Using AWS With Cross Account Role

This article highlights the preliminary steps of performing AWS API calls in Javascript for a cross account role.

Setting up for cross account roles is outside the scope of this, so if you need more information on that, visit AWS policies and groups for cross account access.

There are a multitude of reasons and benefits for taking the cross account approach. At the end of the day, they usually boil down to security, billing and access to customer accounts.

In the AWS Console, you can easily switch roles by using a link specific to switching to the cross account role. In code we will need to do something slightly different.

API calls relating to assuming roles can be found in the AWS.STS API here. Essentially you need to use it to generate temporary credentials(access key and secret key) to use for the cross account. These are short lived credentials, so don’t expect it to be valid once it has passed its expiry date.

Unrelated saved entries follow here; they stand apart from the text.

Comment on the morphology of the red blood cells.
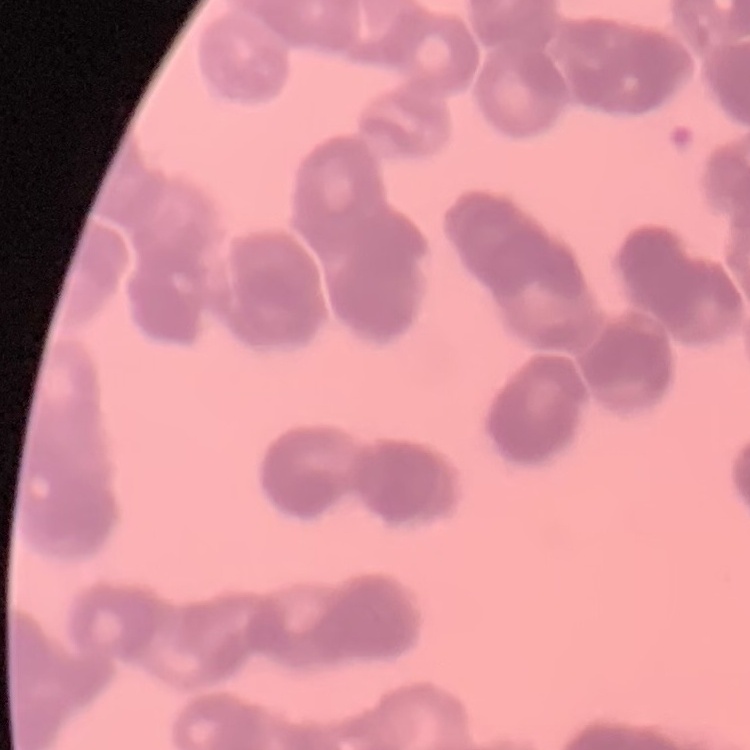

They show rouleaux formation.

Square crop of a larger photomicrograph. Thin blood smear. Stained with either Field's or Giemsa.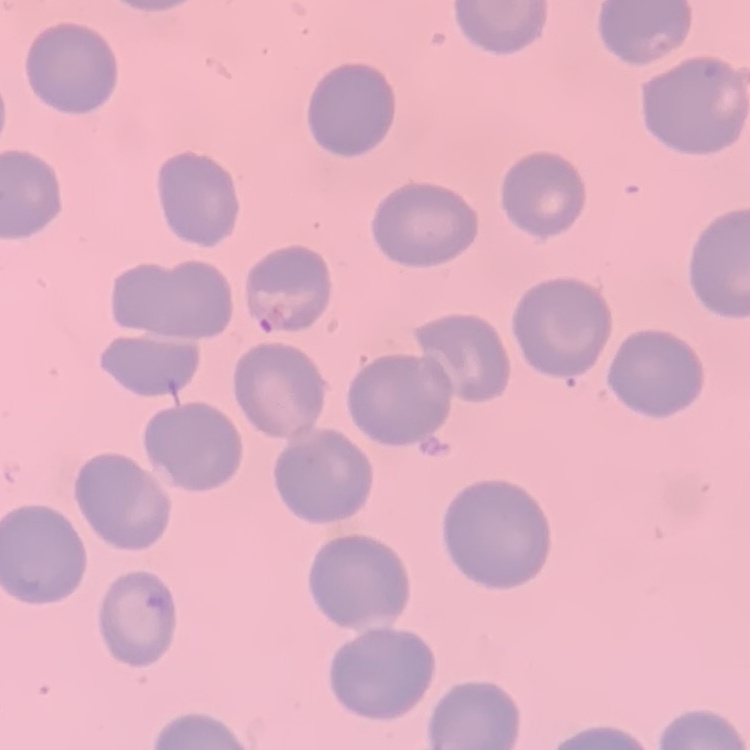
The red blood cells exhibit no rouleaux formation. Thin blood smear. Stained with either Field's or Giemsa. One tile cut from a larger photomicrograph.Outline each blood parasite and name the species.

You should also know the cross account policy role ARN. Unless you already have it, follow the steps below:

1. Go into the AWS console

2. Navigate to IAM section

3. Click on the Users tab

4. Click on your username (i.e. joe.bloggs)

5. Click on Permissions

6. Click on the policy drop down arrow that corresponds to the Cross Account you intend to get access

7. Copy the role ARN (see Resources field i.e. arn:aws:iam:666666:role/BlahRole) within the JSON policy document

8. Substitute it as the RoleArn parameter (see code below)

In code once you have imported the AWS SDK in JS, we can specify something like below:

new AWS.STS().assumeRole({
   RoleArn: ‘arn:aws:iam:666666:role/BlahRole’,
   RoleSessionName: “Fred’s Session”
   DurationSeconds: “1000”
},(err, data) => {
    let credentials = new AWS.Credentials()

     credentials.accessKeyId = data.Credentials.AccessKeyId
     credentials.secretAccessKey = data.Credentials.SecretAccessKey
     credentials.sessionToken = data.Credentials.SessionToken
     credentials.expiryTime = data.Credentials.Expiration

     let s3Svc = new AWS.S3({
        credentials: credentials
     })

     let snsSvc = new AWS.SNS({
        credentials: credentials
     })
})

At some point in time you will want to check if the credentials has expired and refresh it otherwise. You can easily achieve this as specified below:

if(credentials.needsRefresh()) {
    credentials.refresh()
}

Thats about it!

The next step you will need to consider is how you choose to manage the temporary credentials so they are refreshed (when expired) as and when needed again.

Regardless of it being short lived credentials, security is still top priority and you should ensure that at no point in time they are exposed publicly.